Cindy McMillan [15:50]: Right.


Michael Hall [15:51]: So, you got to have that balance, and it's still times now I had to revert back and do some more research on postpartum. Especially considering how close my wife had our two daughters. It's still some; I can still see remnants of the postpartum. So, I don't yell, if I'm feeling some type of way, I step out the house for a minute.


Cindy McMillan [16:16]: Okay.


Michael Hall [16:16]: And come again and explain, hey, I'm dealing with this right now, and again, it goes back to education.


Cindy McMillan [16:24]: Can you tell me some of the signs you had picked up on as your wife was going through the postpartum period?


Michael Hall [16:33]: The sorrow she dealt with when neither one of our daughter, especially with our first one when she had to have a C-section, I sat back and I looked at her, I'm a skeptic and I'm a real observer. I looked at and I watched her body language and I said, baby, whether you did it through naturally or C-section, you did it. I began to watch her eating habits. So, I would make stuff and say here I would cook so forth and so on so she wouldn't have to deal with the headache or I really don't want to eat this so because I don't want to eat this. I don't really feel like cooking. I would take our daughter to the clinic with no. So, she could get some rest because I ain't went through labor. I ain't been pregnant, I ain't went through labor. Identifying, looking and seeing, okay, when she all of a sudden out of the blue she's feeling sad and there is a reason but there's no apparent reason just coming alongside her, and I think one of the big things that help is like we didn't have childcare at the be at the first six to nine months of our, both of our daughter's lives I kept them.


You know what I mean? Just, and I'm still learning. It's still stuff I learned. I watch her say okay. I'm like, okay baby, go take a break. I got them. Know you can put the time together. Our daughters are four and two. So, you know that it wasn't a whole lot of time between the birth of our first, and the birth of our second right now.

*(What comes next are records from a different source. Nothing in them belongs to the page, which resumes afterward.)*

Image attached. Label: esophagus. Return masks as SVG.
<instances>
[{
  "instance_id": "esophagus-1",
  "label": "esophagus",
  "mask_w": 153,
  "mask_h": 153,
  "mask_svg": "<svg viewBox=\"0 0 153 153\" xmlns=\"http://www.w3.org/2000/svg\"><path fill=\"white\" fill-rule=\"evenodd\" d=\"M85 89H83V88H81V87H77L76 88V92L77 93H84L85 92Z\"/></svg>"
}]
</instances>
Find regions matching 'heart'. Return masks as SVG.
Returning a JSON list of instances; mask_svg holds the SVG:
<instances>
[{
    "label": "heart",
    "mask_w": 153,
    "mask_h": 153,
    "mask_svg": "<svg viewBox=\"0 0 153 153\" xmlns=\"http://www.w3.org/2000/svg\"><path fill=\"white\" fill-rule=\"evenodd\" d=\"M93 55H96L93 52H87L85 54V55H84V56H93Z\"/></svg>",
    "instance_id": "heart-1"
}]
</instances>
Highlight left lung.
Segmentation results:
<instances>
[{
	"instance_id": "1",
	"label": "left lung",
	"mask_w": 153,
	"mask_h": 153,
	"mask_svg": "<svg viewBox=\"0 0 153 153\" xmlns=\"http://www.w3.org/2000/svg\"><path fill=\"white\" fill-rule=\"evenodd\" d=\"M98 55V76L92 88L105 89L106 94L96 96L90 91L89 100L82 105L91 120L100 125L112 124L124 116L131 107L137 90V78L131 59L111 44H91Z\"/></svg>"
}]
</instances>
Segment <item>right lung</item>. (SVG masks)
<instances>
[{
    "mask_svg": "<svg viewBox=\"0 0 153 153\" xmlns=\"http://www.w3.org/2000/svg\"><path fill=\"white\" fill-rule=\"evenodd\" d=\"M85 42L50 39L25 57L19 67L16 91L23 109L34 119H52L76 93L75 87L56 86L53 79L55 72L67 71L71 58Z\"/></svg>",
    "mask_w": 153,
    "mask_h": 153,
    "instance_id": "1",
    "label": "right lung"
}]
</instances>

I say, and you know the platforms that I have, I said, baby, take all Saturday for yourself because though we love one another, you need some time for you.


Cindy McMillan [18:27]: That's brilliant that you was able to sit back and observe and watch the transition after delivery until the postpartum periods, and you also identify the closeness in the age of your daughters, how it can actually transcend again, and was paying attention to that. I'm curious what did you do for yourself outside of taking the time to breathe and process sounds like self-care. In our community how we do with self-care is not something that's real easy to do or easy to grasp the concept because we have so much going on that it would just be a fight just to live day to day take care of these bills.


Michael Hall [19:14]: Right.


Cindy McMillan [19:15]: On top of that, how have you been able to take care of yourself and were you able to find resources or support for yourself or is this part of the reasons why you started your organizations to support fathers?


Cindy McMillan [19:30]: Because this is important as a doula, we do our best to educate fathers, but we'll never be able to sit or those new dynamics. But we will never be able to understand, you would never be really able to understand what we go through in childbirth. So, we can shine the light that this is important on how to teach or educate or have a support system that could help you navigate the beginning of life. Because like you said earlier, like that beginning phase is even if you don't think it affects the` child, it does how the beginning is everything.


Michael Hall [20:10]: Absolutely. Yes. So, our first daughter, I didn't have a full grasp of self-care because though I was beginning to be educated both naturally and spiritually about my role as husband and father and I say it in that order on purpose because of the atmosphere we created in our home, part of it was still like, okay, I'm superman so stay with the baby, so forth and so on. So, and I be, but I began to feel myself dwindled away, let alone I was working the third shift job.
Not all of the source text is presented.